Lihat ke Halaman Asli

Penyair Manikebu Ini Diusir Karena Satu Hal: Membaca Puisi!

Diperbarui: 24 April 2016   17:07

Kompasiana adalah platform blog. Konten ini menjadi tanggung jawab bloger dan tidak mewakili pandangan redaksi Kompas.

[caption caption="pikiran-rakyat.com"][/caption]Simposium nasional yang diselenggarakan untuk membuka tabir gelap sejarah bangsa Indonesia tahun 1965 telah diselenggarakan di Hotel Aryadutha Jakarta, 18-19 April 2016 lalu. Acara akbar tersebut mengundang tokoh nasional, pejabat pemerintahan, pelaku sejarah, anak pahlawan revolusi, sejarawan, kalangan militer atau purnawirawan, perwakilan NU dan Muhammadiyah, aktivis HAM dan terpenting adalah mereka yang disebut dengan “korban” peristiwa 1965. Dalam sejarahanya hingga kini, penyebutan “korban” menjadi kata yang tidak tunggal interpretasinya dalam peristiwa tersebut.

Karena kedua pihak yang terus beroposisi simetris dalam sejarah bangsa sampai saat ini, tetap bersikukuh dalam pendiriannya. Bahwa istilah “korban” pelanggaran HAM berat dalam sejarah 1965, tidak hanya para anggota PKI, underbow-nya dan masyarakat biasa yang “dituduh” PKI, tetapi juga para kyai, santri, ustad dan anggota PSI dan Murba yang dibantai oleh “Pemuda Rakyat” yang notebene PKI, sebelum 1965, ketika PKI sedang mesra-mesranya dengan pemerintah Orde Lama.

Istilah “korban” sedang dan akan terus diperebutkan memang oleh pihak-pihak yang tak mau cacat narasi besar sejarah kelompok atau golongannya. Walaupun Gus Dur telah meminta maaf mengatasnamakan NU kepada “korban” 1965, tapi bagi seorang Pramoedya Ananata Toer tak serta-merta membukakan pintu maafnya, bahkan meresponnya dengan mengatakan “omong-kosong saja rekonsiliasi” (lihat wawancara Pram di Forum Keadilan, 26 Maret 2000). Alhasil cerita tak berhenti di sana.

Sisi yang berbeda diungkap dalam kesaksian mengejutkan, yang muncul di saat mantan anggota RPKAD Letjend (Purn) Sintong Pandjaitan memberikan kesaksiannya di depan para hadirin yang umumnya sudah berumur itu. Tepat di depan orang-orang yang dituduh PKI dan yang sudah dirampas kebebasannya pasca 1965. Sintong mengatakan di wilayah Jawa Tengah, hanya ada 1 orang saja korban dibunuh, tak lebih. Tentu bertolak belakang dengan tulisan para sejarawan dan pemikir Barat seperti Ben Anderson yang mengatakan total korban pembantaian antara 500.000-1.000.000 orang. Sangat tidak mudah memang meluruskan sejarah kelam bangsa ini, khususnya peristiwa sebelum 1965 dan setelahnya.

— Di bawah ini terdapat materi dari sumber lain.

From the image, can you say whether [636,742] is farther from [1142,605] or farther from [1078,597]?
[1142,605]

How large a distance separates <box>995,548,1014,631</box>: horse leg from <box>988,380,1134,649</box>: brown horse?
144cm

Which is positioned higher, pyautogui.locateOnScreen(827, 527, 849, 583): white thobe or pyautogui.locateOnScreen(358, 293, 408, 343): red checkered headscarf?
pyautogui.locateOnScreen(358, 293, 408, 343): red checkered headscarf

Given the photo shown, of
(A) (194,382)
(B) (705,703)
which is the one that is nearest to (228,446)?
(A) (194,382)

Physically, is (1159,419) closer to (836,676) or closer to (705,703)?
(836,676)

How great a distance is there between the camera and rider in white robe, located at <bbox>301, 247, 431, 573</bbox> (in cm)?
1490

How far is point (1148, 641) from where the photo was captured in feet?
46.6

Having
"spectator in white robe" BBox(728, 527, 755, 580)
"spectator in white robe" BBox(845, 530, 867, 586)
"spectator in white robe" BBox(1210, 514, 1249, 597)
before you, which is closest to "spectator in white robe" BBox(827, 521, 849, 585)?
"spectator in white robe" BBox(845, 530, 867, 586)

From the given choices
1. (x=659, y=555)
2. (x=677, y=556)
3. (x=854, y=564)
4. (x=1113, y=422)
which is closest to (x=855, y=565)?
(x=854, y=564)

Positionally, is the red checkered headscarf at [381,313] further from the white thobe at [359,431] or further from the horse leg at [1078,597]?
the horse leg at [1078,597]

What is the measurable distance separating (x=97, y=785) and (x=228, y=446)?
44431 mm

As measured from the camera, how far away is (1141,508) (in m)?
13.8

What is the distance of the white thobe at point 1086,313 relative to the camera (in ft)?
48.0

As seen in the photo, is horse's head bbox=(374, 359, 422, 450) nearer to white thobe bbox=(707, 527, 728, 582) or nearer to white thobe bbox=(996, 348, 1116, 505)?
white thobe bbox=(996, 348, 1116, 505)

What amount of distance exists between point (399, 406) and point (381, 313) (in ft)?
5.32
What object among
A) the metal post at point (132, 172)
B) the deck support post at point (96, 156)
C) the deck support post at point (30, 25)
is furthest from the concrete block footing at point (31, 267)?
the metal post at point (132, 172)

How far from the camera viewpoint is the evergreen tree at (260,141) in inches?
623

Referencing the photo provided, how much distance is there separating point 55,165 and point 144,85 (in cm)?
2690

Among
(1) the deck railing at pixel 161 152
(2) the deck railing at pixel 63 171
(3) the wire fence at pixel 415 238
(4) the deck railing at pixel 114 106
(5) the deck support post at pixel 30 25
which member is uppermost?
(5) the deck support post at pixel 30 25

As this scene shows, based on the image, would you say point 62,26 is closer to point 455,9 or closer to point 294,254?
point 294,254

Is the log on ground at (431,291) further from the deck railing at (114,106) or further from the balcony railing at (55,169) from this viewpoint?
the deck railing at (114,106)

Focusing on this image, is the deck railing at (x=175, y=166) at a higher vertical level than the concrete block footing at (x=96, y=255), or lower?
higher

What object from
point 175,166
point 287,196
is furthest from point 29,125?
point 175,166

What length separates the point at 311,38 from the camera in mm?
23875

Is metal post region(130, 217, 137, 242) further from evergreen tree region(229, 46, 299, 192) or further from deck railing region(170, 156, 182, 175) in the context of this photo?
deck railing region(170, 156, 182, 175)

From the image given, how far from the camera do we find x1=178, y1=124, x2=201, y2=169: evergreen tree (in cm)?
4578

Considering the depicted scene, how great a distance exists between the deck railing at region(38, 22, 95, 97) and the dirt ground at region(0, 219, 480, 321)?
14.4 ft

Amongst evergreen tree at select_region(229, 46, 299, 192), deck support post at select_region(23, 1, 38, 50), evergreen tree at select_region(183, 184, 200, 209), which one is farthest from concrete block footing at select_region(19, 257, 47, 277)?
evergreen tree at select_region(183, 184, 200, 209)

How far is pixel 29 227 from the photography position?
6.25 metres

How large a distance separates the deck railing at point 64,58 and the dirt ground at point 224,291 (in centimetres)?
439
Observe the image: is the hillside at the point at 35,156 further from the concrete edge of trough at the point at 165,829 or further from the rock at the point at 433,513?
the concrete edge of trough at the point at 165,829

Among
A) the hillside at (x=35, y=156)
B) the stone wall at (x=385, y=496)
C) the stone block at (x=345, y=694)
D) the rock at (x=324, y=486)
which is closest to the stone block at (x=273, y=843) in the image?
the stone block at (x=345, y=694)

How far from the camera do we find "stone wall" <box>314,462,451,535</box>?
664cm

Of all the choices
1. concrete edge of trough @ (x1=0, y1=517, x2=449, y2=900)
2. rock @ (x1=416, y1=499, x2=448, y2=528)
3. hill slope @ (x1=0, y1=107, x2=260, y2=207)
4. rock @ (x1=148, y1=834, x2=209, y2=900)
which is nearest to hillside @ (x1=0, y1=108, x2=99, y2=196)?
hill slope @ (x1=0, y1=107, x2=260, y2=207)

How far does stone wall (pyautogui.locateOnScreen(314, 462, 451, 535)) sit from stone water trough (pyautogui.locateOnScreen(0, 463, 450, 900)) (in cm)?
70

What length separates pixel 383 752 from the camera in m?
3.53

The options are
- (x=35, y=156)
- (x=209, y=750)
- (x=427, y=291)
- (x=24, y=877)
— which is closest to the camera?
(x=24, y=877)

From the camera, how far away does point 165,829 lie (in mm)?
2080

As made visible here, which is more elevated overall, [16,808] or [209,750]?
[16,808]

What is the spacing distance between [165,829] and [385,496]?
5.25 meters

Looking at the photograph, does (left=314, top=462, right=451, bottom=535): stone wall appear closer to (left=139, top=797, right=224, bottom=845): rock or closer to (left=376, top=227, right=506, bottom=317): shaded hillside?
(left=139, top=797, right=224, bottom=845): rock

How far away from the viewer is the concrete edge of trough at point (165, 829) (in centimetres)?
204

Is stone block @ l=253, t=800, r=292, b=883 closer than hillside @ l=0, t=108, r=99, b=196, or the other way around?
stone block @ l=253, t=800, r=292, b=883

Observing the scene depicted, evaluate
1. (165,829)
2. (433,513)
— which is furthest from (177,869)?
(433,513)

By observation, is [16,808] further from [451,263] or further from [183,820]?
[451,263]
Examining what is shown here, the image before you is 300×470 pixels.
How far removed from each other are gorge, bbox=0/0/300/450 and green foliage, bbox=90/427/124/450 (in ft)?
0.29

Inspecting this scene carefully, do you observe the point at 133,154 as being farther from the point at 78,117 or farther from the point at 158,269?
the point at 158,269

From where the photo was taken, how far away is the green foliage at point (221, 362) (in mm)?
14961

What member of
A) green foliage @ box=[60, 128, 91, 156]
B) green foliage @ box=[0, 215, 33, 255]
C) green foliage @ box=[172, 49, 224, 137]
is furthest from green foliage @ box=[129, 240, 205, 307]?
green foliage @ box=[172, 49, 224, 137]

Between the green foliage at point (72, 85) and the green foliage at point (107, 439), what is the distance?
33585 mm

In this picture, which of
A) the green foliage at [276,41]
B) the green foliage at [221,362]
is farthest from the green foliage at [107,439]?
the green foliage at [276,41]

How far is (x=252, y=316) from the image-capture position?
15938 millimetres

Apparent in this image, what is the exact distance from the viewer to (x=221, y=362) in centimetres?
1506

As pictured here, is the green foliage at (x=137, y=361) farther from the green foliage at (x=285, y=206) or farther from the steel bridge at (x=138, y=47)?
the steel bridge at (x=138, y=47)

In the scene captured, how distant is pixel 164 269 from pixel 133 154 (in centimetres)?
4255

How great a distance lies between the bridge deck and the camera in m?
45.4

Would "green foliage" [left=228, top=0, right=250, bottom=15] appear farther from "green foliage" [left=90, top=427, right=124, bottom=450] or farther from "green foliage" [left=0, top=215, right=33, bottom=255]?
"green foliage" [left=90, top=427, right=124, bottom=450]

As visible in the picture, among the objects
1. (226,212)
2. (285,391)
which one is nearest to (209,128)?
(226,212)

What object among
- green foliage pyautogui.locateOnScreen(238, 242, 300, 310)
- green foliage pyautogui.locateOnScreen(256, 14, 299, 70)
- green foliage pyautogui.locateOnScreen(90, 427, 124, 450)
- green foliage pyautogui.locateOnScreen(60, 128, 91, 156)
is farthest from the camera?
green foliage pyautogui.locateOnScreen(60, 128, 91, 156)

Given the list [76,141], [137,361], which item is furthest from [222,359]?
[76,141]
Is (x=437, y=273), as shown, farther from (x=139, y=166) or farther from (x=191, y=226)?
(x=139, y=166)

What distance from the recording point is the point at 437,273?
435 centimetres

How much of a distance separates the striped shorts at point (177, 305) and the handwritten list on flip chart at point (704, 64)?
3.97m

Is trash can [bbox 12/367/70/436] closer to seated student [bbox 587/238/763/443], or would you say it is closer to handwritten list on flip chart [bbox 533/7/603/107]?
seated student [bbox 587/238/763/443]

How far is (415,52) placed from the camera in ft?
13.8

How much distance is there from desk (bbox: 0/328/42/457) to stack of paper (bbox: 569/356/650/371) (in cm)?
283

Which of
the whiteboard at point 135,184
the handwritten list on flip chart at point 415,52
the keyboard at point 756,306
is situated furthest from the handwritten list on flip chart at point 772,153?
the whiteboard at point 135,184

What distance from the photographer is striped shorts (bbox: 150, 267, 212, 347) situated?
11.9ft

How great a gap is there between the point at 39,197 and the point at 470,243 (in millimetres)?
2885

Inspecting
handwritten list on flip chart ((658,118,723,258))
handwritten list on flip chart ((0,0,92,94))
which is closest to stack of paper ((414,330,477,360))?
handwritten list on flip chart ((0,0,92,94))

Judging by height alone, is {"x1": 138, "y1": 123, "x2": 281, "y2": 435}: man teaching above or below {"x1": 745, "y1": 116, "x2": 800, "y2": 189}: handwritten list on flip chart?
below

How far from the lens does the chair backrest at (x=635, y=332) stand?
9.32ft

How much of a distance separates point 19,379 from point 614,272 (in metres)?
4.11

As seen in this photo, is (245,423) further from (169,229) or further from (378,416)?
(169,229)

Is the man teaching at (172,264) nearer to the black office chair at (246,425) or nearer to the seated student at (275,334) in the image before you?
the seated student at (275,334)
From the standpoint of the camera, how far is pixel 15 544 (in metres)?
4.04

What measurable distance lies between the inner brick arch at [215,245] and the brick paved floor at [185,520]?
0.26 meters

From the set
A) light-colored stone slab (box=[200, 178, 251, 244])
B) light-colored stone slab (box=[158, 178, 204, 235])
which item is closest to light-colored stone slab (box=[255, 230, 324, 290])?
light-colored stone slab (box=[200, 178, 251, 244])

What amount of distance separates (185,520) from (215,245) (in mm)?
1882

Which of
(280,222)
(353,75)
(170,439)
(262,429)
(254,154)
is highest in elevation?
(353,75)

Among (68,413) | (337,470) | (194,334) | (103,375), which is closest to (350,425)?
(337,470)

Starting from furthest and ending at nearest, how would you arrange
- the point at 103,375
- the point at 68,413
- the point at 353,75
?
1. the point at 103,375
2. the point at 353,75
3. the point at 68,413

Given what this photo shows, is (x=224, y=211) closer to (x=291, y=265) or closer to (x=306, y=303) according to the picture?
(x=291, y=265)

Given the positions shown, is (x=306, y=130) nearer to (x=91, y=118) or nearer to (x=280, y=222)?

Tak ingin berlama-lama menyelami jauh sejarah kelam 1965 dengan berbagai narasinya yang kompleks dan kronis itu, mari kita tengok sebuah kejadian yang bagi saya “memalukan” sekaligus “memilukan” di hari ke dua simposium berlangsung, tepatnya Selasa, 19 April 2016. Cerita bermula di saat sastrawan besar yang dimiliki bangsa ini “diusir” dari arena simposium. Ya, begitulah kenyataan pahit yang dihadapi seorang Taufiq Ismail. Saya sengaja menggunakan tanda petik untuk kata “diusir”, karena diksi diusir ini seolah-olah bermakna buruk, tak berguna, pengganggu alias hama untuk sekelas sastrawan besar, tokoh dan seseorang yang mendapatkan gelar doktor honoris causa, gelar kehormatan yang diberikan pula oleh kampus terhormat (UI). Sastrawan gaek ini disuruh pergi dengan paksa oleh (sebagian) peserta simposium dan atau panitia.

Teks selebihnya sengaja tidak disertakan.